Data entries
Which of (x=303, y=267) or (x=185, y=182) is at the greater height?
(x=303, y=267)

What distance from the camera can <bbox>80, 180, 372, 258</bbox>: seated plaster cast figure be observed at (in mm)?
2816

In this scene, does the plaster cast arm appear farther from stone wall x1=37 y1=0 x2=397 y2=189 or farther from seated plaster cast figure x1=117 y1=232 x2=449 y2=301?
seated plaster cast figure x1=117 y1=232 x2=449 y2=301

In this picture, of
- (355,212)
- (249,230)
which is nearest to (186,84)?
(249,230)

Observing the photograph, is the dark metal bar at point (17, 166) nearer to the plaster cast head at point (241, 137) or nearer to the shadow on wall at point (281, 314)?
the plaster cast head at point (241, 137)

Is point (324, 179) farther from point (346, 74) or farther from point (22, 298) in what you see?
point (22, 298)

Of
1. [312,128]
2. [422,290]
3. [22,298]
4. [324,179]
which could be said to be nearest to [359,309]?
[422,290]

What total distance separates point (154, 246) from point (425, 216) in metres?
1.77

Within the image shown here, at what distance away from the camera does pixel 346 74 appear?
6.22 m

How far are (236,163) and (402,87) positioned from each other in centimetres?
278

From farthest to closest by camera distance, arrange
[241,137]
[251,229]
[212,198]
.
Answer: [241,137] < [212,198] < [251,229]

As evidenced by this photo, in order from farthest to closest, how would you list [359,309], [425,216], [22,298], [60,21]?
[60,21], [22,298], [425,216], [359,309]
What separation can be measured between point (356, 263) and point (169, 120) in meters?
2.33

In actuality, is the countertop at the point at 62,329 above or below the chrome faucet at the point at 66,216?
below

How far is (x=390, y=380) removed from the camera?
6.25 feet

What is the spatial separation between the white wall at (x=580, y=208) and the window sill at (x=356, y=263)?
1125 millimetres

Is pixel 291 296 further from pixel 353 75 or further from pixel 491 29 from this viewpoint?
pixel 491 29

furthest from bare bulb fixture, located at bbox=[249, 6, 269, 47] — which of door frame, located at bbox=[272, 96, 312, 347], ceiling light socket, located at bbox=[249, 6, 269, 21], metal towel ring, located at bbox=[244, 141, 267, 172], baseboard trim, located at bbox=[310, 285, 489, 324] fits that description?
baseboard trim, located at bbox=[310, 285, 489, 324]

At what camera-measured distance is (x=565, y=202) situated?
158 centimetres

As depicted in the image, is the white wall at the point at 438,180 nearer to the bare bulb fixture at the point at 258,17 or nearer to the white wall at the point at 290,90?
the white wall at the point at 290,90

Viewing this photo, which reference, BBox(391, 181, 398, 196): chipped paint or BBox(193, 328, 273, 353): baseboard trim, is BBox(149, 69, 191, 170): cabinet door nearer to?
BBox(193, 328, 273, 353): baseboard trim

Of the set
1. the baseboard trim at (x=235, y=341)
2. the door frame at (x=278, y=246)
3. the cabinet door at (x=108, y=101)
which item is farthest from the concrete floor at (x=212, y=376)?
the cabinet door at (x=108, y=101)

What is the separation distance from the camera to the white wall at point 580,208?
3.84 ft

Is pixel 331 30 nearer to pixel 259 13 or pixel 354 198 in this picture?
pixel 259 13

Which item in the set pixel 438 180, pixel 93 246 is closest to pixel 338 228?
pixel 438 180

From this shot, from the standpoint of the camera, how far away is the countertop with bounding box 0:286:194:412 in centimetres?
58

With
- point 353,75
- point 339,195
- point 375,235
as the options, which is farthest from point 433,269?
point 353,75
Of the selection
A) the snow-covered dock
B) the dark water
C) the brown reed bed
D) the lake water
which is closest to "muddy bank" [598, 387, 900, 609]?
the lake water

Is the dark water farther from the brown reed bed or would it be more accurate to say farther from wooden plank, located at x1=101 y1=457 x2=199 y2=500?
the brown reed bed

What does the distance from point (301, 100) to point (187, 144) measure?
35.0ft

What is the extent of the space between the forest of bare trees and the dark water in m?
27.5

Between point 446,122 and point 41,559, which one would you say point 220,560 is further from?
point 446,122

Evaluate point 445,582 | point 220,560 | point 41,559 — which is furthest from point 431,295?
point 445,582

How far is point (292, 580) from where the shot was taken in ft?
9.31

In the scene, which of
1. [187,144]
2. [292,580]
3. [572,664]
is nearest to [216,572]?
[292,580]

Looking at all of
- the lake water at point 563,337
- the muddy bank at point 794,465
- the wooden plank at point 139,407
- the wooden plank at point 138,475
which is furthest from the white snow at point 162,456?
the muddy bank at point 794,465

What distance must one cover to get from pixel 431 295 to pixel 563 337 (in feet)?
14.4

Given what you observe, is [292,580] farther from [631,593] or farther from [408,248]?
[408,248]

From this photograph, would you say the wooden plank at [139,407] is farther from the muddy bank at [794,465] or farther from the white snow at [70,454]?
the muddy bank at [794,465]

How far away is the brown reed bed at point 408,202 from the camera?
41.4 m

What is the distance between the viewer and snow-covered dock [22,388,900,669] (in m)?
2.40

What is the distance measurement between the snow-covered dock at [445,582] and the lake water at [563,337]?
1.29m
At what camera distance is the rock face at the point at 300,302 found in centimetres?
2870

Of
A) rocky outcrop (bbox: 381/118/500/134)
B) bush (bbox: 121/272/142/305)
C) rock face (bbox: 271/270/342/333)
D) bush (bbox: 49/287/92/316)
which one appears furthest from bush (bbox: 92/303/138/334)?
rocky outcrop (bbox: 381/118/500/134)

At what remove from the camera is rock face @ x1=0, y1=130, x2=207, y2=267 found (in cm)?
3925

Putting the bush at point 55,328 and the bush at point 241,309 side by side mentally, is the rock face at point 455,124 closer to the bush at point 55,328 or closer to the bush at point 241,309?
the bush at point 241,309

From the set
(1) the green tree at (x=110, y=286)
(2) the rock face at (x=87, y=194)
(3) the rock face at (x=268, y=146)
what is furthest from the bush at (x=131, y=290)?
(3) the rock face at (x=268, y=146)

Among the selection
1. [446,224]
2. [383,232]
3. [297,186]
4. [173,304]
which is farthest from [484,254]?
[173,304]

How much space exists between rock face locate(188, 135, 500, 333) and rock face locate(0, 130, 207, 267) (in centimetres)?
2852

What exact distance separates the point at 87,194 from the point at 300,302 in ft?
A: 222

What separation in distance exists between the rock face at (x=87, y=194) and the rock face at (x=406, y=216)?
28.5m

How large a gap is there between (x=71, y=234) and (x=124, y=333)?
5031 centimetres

▶ _YOUR OBJECTIVE_
Recopy all the lines exactly as they appear.

▶ _EXERCISE OUTPUT_
Which of (x=303, y=267) or (x=185, y=182) is at the greater height?
(x=303, y=267)

What distance from the camera can <bbox>80, 180, 372, 258</bbox>: seated plaster cast figure be observed at (in mm)?
2816

In this scene, does the plaster cast arm appear farther from stone wall x1=37 y1=0 x2=397 y2=189 or farther from seated plaster cast figure x1=117 y1=232 x2=449 y2=301?
seated plaster cast figure x1=117 y1=232 x2=449 y2=301

In this picture, of
- (355,212)
- (249,230)
which is nearest to (186,84)?
(249,230)

Observing the photograph, is the dark metal bar at point (17, 166) nearer to the plaster cast head at point (241, 137) or nearer to the shadow on wall at point (281, 314)?
the plaster cast head at point (241, 137)

Is point (324, 179) farther from point (346, 74) or farther from point (22, 298) in what you see?
point (22, 298)

Of
1. [312,128]
2. [422,290]
3. [22,298]
4. [324,179]
which could be said to be nearest to [359,309]?
[422,290]

What total distance separates point (154, 246) from point (425, 216) in metres?
1.77

Within the image shown here, at what distance away from the camera does pixel 346 74 appear?
6.22 m

How far are (236,163) and (402,87) positioned from each other in centimetres?
278

From farthest to closest by camera distance, arrange
[241,137]
[251,229]
[212,198]
.
Answer: [241,137] < [212,198] < [251,229]

As evidenced by this photo, in order from farthest to closest, how would you list [359,309], [425,216], [22,298], [60,21]?
[60,21], [22,298], [425,216], [359,309]
What separation can be measured between point (356, 263) and point (169, 120) in meters?
2.33

In actuality, is the countertop at the point at 62,329 above or below the chrome faucet at the point at 66,216?
below

How far is (x=390, y=380) removed from the camera?
6.25 feet

What is the spatial separation between the white wall at (x=580, y=208) and the window sill at (x=356, y=263)?
1125 millimetres

Is pixel 291 296 further from pixel 353 75 or further from pixel 491 29 from this viewpoint?
pixel 491 29

furthest from bare bulb fixture, located at bbox=[249, 6, 269, 47] — which of door frame, located at bbox=[272, 96, 312, 347], ceiling light socket, located at bbox=[249, 6, 269, 21], metal towel ring, located at bbox=[244, 141, 267, 172], baseboard trim, located at bbox=[310, 285, 489, 324] fits that description?
baseboard trim, located at bbox=[310, 285, 489, 324]

At what camera-measured distance is (x=565, y=202) situated?
158 centimetres

As depicted in the image, is the white wall at the point at 438,180 nearer to the bare bulb fixture at the point at 258,17 or nearer to the white wall at the point at 290,90?
the white wall at the point at 290,90

Viewing this photo, which reference, BBox(391, 181, 398, 196): chipped paint or BBox(193, 328, 273, 353): baseboard trim, is BBox(149, 69, 191, 170): cabinet door nearer to?
BBox(193, 328, 273, 353): baseboard trim

Of the set
1. the baseboard trim at (x=235, y=341)
2. the door frame at (x=278, y=246)
3. the cabinet door at (x=108, y=101)
which item is farthest from the concrete floor at (x=212, y=376)?
the cabinet door at (x=108, y=101)

What is the separation distance from the camera to the white wall at point 580,208?
3.84 ft

Is pixel 331 30 nearer to pixel 259 13 or pixel 354 198 in this picture?
pixel 259 13

Which item in the set pixel 438 180, pixel 93 246 is closest to pixel 338 228?
pixel 438 180

From this shot, from the standpoint of the camera, how far away is the countertop with bounding box 0:286:194:412 in centimetres?
58

With
- point 353,75
- point 339,195
- point 375,235
as the options, which is farthest from point 433,269?
point 353,75
Of the selection
A) the snow-covered dock
B) the dark water
C) the brown reed bed
D) the lake water
which is closest to "muddy bank" [598, 387, 900, 609]?
the lake water

Is the dark water farther from the brown reed bed or would it be more accurate to say farther from wooden plank, located at x1=101 y1=457 x2=199 y2=500?
the brown reed bed

What does the distance from point (301, 100) to point (187, 144) measure?
35.0ft

What is the extent of the space between the forest of bare trees and the dark water in m?
27.5

Between point 446,122 and point 41,559, which one would you say point 220,560 is further from?
point 446,122

Evaluate point 445,582 | point 220,560 | point 41,559 — which is furthest from point 431,295?
point 445,582

How far is point (292, 580) from where the shot was taken in ft?
9.31

In the scene, which of
1. [187,144]
2. [292,580]
3. [572,664]
is nearest to [216,572]?
[292,580]

Looking at all of
- the lake water at point 563,337
- the muddy bank at point 794,465
- the wooden plank at point 139,407
- the wooden plank at point 138,475
which is furthest from the white snow at point 162,456?
the muddy bank at point 794,465

What distance must one cover to get from pixel 431 295 to pixel 563 337 (in feet)?
14.4

Given what you observe, is [292,580] farther from [631,593] or farther from [408,248]?
[408,248]

From this photograph, would you say the wooden plank at [139,407] is farther from the muddy bank at [794,465] or farther from the white snow at [70,454]?
the muddy bank at [794,465]

How far away is the brown reed bed at point 408,202 from the camera?
41.4 m

What is the distance between the viewer and snow-covered dock [22,388,900,669] (in m)?
2.40

What is the distance measurement between the snow-covered dock at [445,582] and the lake water at [563,337]?
1.29m
At what camera distance is the rock face at the point at 300,302 found in centimetres?
2870

Of
A) rocky outcrop (bbox: 381/118/500/134)
B) bush (bbox: 121/272/142/305)
C) rock face (bbox: 271/270/342/333)
D) bush (bbox: 49/287/92/316)
which one appears furthest from bush (bbox: 92/303/138/334)?
rocky outcrop (bbox: 381/118/500/134)

At what remove from the camera is rock face @ x1=0, y1=130, x2=207, y2=267 found (in cm)?
3925

Putting the bush at point 55,328 and the bush at point 241,309 side by side mentally, is the rock face at point 455,124 closer to the bush at point 55,328 or closer to the bush at point 241,309?
the bush at point 241,309

From the set
(1) the green tree at (x=110, y=286)
(2) the rock face at (x=87, y=194)
(3) the rock face at (x=268, y=146)
what is furthest from the bush at (x=131, y=290)?
(3) the rock face at (x=268, y=146)

Among the selection
1. [446,224]
2. [383,232]
3. [297,186]
4. [173,304]
which is farthest from [484,254]?
[173,304]

How much space exists between rock face locate(188, 135, 500, 333) and rock face locate(0, 130, 207, 267) (in centimetres)?
2852

What exact distance separates the point at 87,194 from the point at 300,302 in ft?
A: 222

What separation in distance exists between the rock face at (x=87, y=194) and the rock face at (x=406, y=216)?
28.5m

How large a gap is there between (x=71, y=234) and (x=124, y=333)?
5031 centimetres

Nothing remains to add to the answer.